The reason for this is that in message_sending we call asyncio.gather on message_client.send. However, as of now, the mocked message client, and consequently its send message, are simply Mock objects, which cannot be scheduled asynchronously. In order to get around this, we introduced the fixture message_client_mock. In this, we define a Mock object called message_client_mock, and then define its send method as an AsyncMock object.
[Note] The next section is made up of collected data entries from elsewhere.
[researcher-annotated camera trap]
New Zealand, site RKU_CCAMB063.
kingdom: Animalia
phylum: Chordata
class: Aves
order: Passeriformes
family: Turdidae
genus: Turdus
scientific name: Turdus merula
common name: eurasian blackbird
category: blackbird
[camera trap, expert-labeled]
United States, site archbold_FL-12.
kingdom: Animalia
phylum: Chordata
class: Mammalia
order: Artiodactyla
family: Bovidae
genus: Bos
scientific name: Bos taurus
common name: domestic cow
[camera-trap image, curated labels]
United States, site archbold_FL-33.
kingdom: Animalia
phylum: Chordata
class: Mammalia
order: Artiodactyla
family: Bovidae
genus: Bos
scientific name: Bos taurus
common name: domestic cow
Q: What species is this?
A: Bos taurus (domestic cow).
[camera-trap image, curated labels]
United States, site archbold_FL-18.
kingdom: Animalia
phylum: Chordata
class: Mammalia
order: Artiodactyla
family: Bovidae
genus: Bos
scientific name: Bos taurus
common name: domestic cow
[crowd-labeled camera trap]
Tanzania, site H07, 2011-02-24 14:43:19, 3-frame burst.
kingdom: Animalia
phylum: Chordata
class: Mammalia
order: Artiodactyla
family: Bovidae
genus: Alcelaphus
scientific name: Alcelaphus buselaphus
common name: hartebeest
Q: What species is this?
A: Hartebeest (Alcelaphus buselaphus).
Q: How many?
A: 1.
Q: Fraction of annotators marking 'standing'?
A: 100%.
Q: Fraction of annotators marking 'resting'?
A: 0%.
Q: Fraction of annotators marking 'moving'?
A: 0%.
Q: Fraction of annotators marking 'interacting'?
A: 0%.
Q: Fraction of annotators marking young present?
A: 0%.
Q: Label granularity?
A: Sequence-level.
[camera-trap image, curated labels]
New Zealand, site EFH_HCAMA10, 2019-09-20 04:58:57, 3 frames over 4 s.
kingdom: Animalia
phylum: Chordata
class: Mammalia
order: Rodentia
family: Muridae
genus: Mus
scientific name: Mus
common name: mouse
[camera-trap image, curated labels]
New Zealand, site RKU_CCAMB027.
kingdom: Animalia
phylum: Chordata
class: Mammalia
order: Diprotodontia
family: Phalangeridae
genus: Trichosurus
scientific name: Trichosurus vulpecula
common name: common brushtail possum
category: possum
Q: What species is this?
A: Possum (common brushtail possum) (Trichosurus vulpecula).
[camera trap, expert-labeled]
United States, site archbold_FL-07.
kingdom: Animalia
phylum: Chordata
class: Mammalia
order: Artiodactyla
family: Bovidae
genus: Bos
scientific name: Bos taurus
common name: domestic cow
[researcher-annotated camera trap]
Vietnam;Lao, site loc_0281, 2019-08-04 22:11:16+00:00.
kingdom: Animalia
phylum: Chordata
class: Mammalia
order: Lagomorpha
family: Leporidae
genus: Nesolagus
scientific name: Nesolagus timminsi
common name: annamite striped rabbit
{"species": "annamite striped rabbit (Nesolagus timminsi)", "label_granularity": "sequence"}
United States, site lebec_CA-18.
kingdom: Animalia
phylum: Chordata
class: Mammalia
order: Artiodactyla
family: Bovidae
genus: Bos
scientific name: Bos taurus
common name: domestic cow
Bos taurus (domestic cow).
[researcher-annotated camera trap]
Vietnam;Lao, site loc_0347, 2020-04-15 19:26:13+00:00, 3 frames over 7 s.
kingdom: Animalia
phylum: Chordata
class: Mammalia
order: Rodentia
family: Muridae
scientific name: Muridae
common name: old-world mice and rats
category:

Then, we assign this as return_value to the generate_message_client function.

Note that pytest natively actually does not support asyncio, but needs the package pytest-asyncio, which we installed in the pyproject.toml file.

Test Function was Called Once With Specific Argument

As a next step, we not only want to check send was called once, as expected – but also ensure it was called with the right arguments – i.e. the right message.

For this, we first overload the equals operator for Message:

def __eq__(self, other: object) -> bool:
    if not isinstance(other, Message):
        return NotImplemented
    return self.body == other.body

Then, at the end of the test, we use the following expectation:

message_client_mock.send.assert_called_once_with(Message("Message 1"))

Partially Matching Arguments

Sometimes, we might want to do some "fuzzy" matching – that is, don't check for the exact arguments a function was called with, but check some portion of them. To stay with our user story of sending emails: imagine, the actual emails contains lots of text, of which some is somewhat arbitrary and specific (e.g. a date / time).

To do this, we implement a new proxy class, which implements the __eq__ operator w.r.t. Message. Here, we simply subclass string, and check it being contained in message.body:

class MessageMatcher(str):
    def __eq__(self, other: object):
        if not isinstance(other, Message):
            return NotImplemented
        return self in other.body

We can then assert that the sent message e.g. contains a "1":

message_client_mock.send.assert_called_once_with(MessageMatcher("1"))

Checking Arguments for Multiple Calls

Naturally, only being able to check that a function was called once is not very helpful. If we want to check a function was called N times with different arguments, we can use assert_has_calls. This expects a list of of type call, with each element describing one expected call:

message_client_mock.send.assert_has_calls(
    [call(Message("Message 1")), call(MessageMatcher("2"))]
)

Conclusion

This brings us to the end of this article. After recapping the basics of pytest and asyncio, we dove into a real-world example and analysed some advanced testing, and in particular mocking, techniques.

We saw how to test and mock async functions, how to assert they are called as expected, and how to relax equality checks for the expected arguments.

I hope you enjoyed reading this tutorial – thanks for tuning in!